Bajé por Lavalle y anduve al azar. Sentía una extraña mezcla de alivio y frustración; pensaba que si se había curado podría hacer planes de nuevo, dejar Buenos Aires, escribir un libro que tenía en mente. En el tren de regreso a Morón, apretujado al fondo de un vagón sin vidrios, decidí proponerle que se mudara a mi departamento del centro. Allí estaría más cerca de los buenos hospitales y había un teléfono al que podría llamarlo desde cualquier parte. Lo encontré en el living conversando con el cura del barrio que parecía muy conmovido, como si estuviera frente a un resucitado. Mi padre me dijo después que la socióloga había mandado a una amiga a buscar algunas cosas de ella y que, aunque todavía se sentía muy débil, estaba tratando de retomar contacto con el mundo. La mujer ya no le interesaba, la había borrado de un plumazo. Le pareció fantástico irse a vivir al centro y pensó que hasta podríamos salir juntos de viaje. No dije nada; fui a ver a su médico para contarle lo que había pasado. Se quedó unos minutos en silencio, como si le estuviera reprochando un error de diagnóstico y me dijo que a la tarde pasaría a verlo acompañado de un colega.
Empezaba a pensar que esas cosas pasan de verdad y que el insondable azar había favorecido a mi padre. Charlamos de libros y de películas sin hacer mención a su inesperada mejoría y preparé unas cajas con sus cosas para llevar a mi departamento.
—Voy a terminar de armar el Torino —me dijo—. Vos no entendés nada de mecánica y si vas a andar por el campo necesitás un coche que aguante.
—¿Con qué plata?
—Vos haceme caso. Lo voy a dejar como nuevo.
Gastaba la poca plata que le daba sin pensar en lo que pudiera pasar mañana. Garro Peña me había dicho que jamás conoció un hombre menos previsor. Aquella pequeña fortuna que había traído de Chile en tiempos de la Revolución Libertadora le duró menos que una novia de verano. Empezó a gastarla conmigo en el Plaza Hotel, llamaba a La Orquídea para mandar flores a cuanta chica le hacía una sonrisa y parecía el presidente de la Paramount más que un simple representante. Era tan derrochón que un día el gerente de la empresa lo citó para que justificara sus ingresos. En esos años podía pasar por un joven de suerte, casado con una modelo de moda, sobreviviente de una persecución injusta y con un pasado misterioso. Podía explicarlo todo y al mismo tiempo seguir envuelto en la bruma. Supongo que tenía un encanto especial a los ojos de otros, emanaba de él un aura de aventurero afortunado, de hombre sin ataduras. A veces pienso que en una de esas se enamoró de verdad de Laura y decidió tirar el pasado por la ventana.

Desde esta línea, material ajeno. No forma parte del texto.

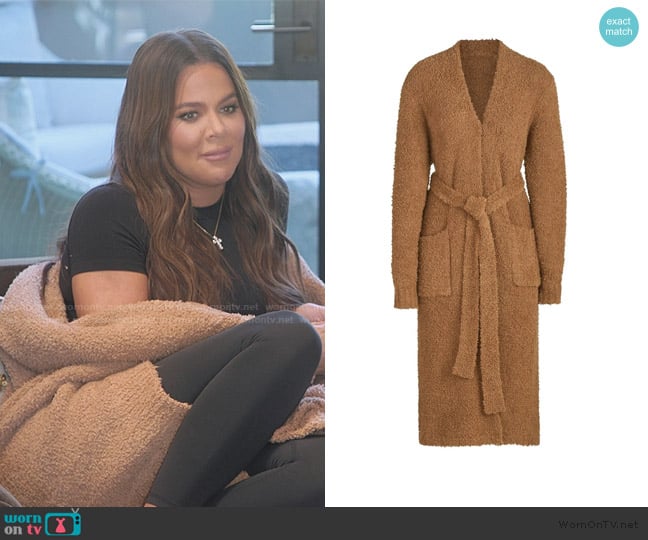 Skims Cozy Knit Robe worn by Khloe Kardashian (Khloe Kardashian) on The Kardashians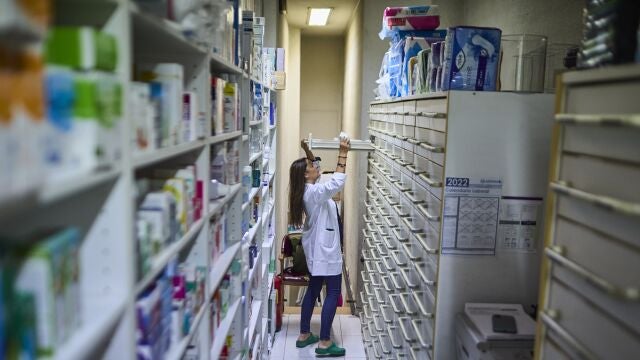 Interior de una farmacia.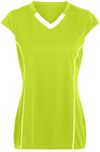Am image of a Custom Augusta Youth Girls Blash Jersey in Lime/White!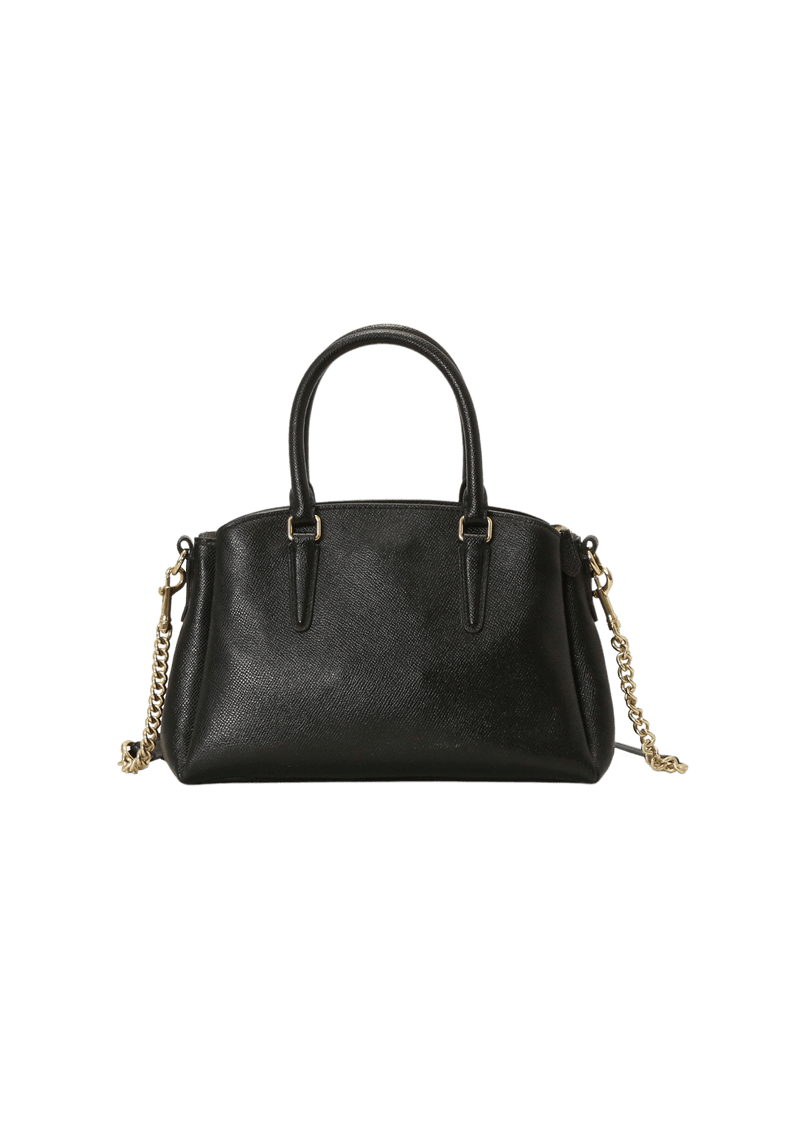 GRAINED LEATHER SATCHEL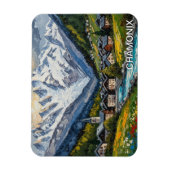 Magnet Flexible Chamonix France Mont Blanc (Vertical)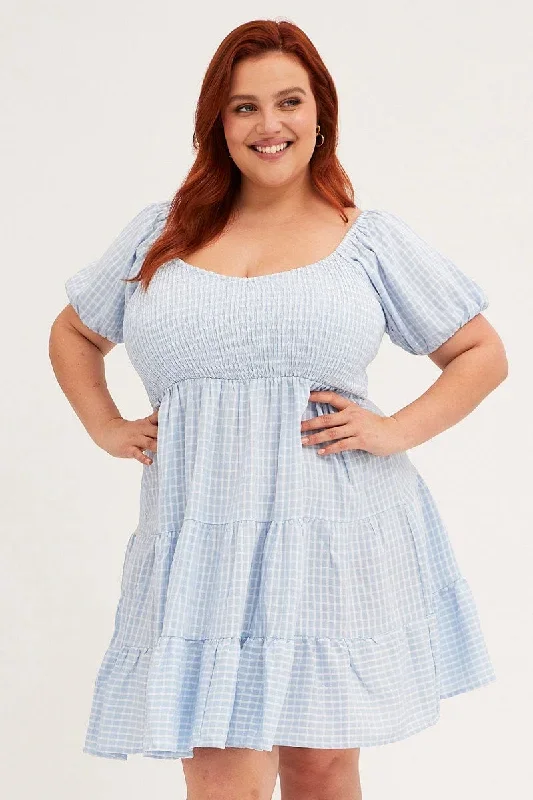 blue-check-fit-and-flare-dress-short-sleeve-shirred-cdd1166a-33r-1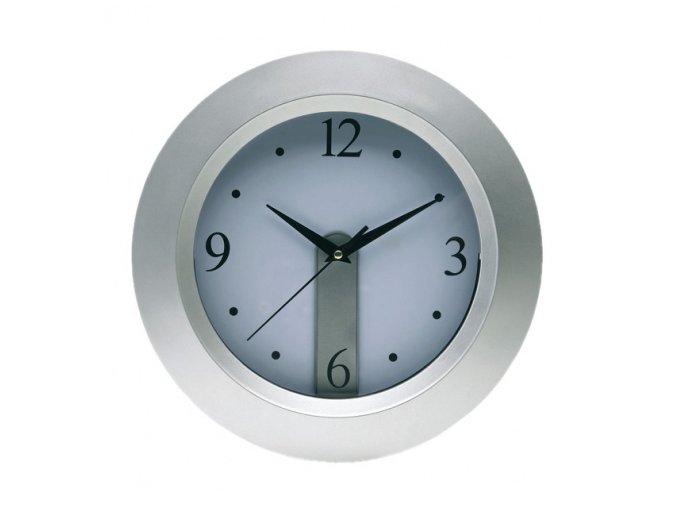 s45613 nastenne hodiny merkur stribrna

Pero el pasado tiene un significado alegórico, es un relato moldeado por el deseo. El ayer de una persona es tan escurridizo y dudoso como el de una nación. Si voy al encuentro de mi padre tropiezo con su fantasma tamizado por los prejuicios y ese impulso que latía en él es como el fuego de una vela a punto de extinguirse. Al presentir su muerte sentí que yo pasaba a ser el último sobreviviente de una historia que no le importaba a nadie, una música barrida por la brisa.
Tomamos un taxi para ir a casa cargados de cajas y paquetes. Mi padre parecía curado y hacía planes otra vez. Se sentó a mi lado y me miró lleno de confianza.
—Si vas a estar mucho afuera dejame unos pesos que ando medio corto —dijo mientras el taxi tomaba por Rivadavia.
—Lo que precises.
—¿No te animás a llevarme?
—Es un viaje largo.
—La próxima vez, entonces. Cuando termine el Torino.
—Sí.
(De La hora sin sombra, Osvaldo Soriano, edición digital, 1995).